Miaohe Lin <linmiaohe@xxxxxxxxxx> writes:

> On 2021/4/10 1:17, Tim Chen wrote:
>>
>>
>> On 4/9/21 1:42 AM, Miaohe Lin wrote:
>>> On 2021/4/9 5:34, Tim Chen wrote:
>>>>
>>>>
>>>> On 4/8/21 6:08 AM, Miaohe Lin wrote:
>>>>> When I was investigating the swap code, I found the below possible race
>>>>> window:
>>>>>
>>>>> CPU 1 CPU 2
>>>>> ----- -----
>>>>> do_swap_page
>>>>> synchronous swap_readpage
>>>>> alloc_page_vma
>>>>> swapoff
>>>>> release swap_file, bdev, or ...
>>>>
>>>
>>> Many thanks for quick review and reply!
>>>
>>>> Perhaps I'm missing something. The release of swap_file, bdev etc
>>>> happens after we have cleared the SWP_VALID bit in si->flags in destroy_swap_extents
>>>> if I read the swapoff code correctly.
>>> Agree. Let's look this more close:
>>> CPU1 CPU2
>>> ----- -----
>>> swap_readpage
>>> if (data_race(sis->flags & SWP_FS_OPS)) {
>>> swapoff
>>> p->swap_file = NULL;
>>> struct file *swap_file = sis->swap_file;
>>> struct address_space *mapping = swap_file->f_mapping;[oops!]
>>> ...
>>> p->flags = 0;
>>> ...
>>>
>>> Does this make sense for you?
>>
>> p->swapfile = NULL happens after the
>> p->flags &= ~SWP_VALID, synchronize_rcu(), destroy_swap_extents() sequence in swapoff().
>>
>> So I don't think the sequence you illustrated on CPU2 is in the right order.
>> That said, without get_swap_device/put_swap_device in swap_readpage, you could
>> potentially blow pass synchronize_rcu() on CPU2 and causes a problem. so I think
>> the problematic race looks something like the following:
>>
>>
>> CPU1 CPU2
>> ----- -----
>> swap_readpage
>> if (data_race(sis->flags & SWP_FS_OPS)) {
>> swapoff
>> p->flags = &= ~SWP_VALID;
>> ..
>> synchronize_rcu();
>> ..
>> p->swap_file = NULL;
>> struct file *swap_file = sis->swap_file;
>> struct address_space *mapping = swap_file->f_mapping;[oops!]
>> ...
>> ...
>>
>
> Agree. This is also what I meant to illustrate. And you provide a better one. Many thanks!

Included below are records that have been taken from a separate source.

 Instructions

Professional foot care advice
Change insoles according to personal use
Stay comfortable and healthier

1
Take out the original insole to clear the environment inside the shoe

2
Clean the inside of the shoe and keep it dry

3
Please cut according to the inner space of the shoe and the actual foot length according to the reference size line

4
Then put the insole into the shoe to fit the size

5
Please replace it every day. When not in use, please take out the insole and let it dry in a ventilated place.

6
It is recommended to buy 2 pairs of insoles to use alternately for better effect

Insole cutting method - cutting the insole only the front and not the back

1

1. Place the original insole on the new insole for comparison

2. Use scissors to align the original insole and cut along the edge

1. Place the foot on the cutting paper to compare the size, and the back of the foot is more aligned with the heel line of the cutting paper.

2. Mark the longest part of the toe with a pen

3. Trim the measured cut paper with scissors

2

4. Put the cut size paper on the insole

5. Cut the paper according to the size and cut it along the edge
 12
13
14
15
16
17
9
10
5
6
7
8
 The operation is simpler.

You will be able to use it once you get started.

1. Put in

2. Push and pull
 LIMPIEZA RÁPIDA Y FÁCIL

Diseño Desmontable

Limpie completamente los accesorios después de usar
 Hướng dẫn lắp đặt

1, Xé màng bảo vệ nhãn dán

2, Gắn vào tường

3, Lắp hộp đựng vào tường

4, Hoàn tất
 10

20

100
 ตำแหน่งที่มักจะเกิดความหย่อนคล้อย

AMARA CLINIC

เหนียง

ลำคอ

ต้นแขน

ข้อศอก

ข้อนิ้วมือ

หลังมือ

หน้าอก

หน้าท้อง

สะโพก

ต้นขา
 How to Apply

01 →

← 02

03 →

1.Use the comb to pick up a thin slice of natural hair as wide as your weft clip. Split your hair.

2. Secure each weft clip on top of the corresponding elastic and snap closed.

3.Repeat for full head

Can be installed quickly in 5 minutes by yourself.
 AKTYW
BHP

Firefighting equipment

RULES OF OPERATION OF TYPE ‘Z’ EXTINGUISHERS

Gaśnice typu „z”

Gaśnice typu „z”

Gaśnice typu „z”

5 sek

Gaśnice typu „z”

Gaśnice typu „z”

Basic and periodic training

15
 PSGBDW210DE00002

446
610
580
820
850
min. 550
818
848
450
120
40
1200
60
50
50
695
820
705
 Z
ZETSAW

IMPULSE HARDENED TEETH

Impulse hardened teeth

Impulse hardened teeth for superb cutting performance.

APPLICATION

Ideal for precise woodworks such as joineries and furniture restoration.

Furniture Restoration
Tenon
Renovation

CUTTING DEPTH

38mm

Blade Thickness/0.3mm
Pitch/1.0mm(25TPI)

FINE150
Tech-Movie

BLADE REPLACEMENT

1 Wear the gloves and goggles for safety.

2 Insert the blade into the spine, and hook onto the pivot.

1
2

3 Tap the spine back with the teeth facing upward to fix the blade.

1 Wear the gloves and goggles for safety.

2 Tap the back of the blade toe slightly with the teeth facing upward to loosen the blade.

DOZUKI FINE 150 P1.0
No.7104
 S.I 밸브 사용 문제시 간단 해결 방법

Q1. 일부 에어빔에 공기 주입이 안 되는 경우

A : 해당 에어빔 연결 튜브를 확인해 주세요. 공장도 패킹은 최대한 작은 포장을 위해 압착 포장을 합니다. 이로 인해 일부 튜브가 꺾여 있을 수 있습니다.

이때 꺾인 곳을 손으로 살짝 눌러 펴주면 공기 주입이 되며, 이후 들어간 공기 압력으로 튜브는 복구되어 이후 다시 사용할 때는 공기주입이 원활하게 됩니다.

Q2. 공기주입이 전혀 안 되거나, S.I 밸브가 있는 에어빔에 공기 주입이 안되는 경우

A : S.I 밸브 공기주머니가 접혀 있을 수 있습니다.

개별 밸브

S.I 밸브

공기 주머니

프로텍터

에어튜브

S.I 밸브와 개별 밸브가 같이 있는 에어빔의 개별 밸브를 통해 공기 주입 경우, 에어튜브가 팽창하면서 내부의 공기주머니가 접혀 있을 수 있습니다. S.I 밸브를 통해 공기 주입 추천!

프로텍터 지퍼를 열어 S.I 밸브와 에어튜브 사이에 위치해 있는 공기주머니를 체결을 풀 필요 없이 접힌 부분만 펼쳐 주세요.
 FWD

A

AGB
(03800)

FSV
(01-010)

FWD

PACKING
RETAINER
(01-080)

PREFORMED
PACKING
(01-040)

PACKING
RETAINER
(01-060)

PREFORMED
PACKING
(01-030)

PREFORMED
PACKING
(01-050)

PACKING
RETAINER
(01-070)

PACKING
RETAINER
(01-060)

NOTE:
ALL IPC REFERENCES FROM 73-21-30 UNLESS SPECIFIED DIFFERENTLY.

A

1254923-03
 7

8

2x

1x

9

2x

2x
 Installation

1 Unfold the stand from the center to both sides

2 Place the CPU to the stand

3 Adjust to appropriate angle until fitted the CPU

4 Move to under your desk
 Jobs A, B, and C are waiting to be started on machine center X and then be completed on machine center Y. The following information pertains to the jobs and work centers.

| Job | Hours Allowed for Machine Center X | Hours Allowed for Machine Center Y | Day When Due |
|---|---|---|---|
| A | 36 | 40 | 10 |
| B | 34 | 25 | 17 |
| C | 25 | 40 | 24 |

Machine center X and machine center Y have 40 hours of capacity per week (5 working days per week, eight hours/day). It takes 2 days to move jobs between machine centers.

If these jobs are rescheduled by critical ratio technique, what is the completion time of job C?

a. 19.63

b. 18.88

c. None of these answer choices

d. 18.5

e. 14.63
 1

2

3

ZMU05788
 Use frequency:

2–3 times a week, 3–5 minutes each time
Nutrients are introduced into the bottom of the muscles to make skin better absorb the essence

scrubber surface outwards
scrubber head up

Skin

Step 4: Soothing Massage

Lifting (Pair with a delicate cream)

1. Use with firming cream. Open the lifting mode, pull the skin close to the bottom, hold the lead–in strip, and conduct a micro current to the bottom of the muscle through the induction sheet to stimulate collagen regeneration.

For the pages that are swapped in through swap cache. That isn't an
issue. Because the page is locked, the swap entry will be marked with
SWAP_HAS_CACHE, so swapoff() cannot proceed until the page has been
unlocked.

So the race is for the fast path as follows,

if (data_race(si->flags & SWP_SYNCHRONOUS_IO) &&
__swap_count(entry) == 1)

I found it in your original patch description. But please make it more
explicit to reduce the potential confusing.

Best Regards,
Huang, Ying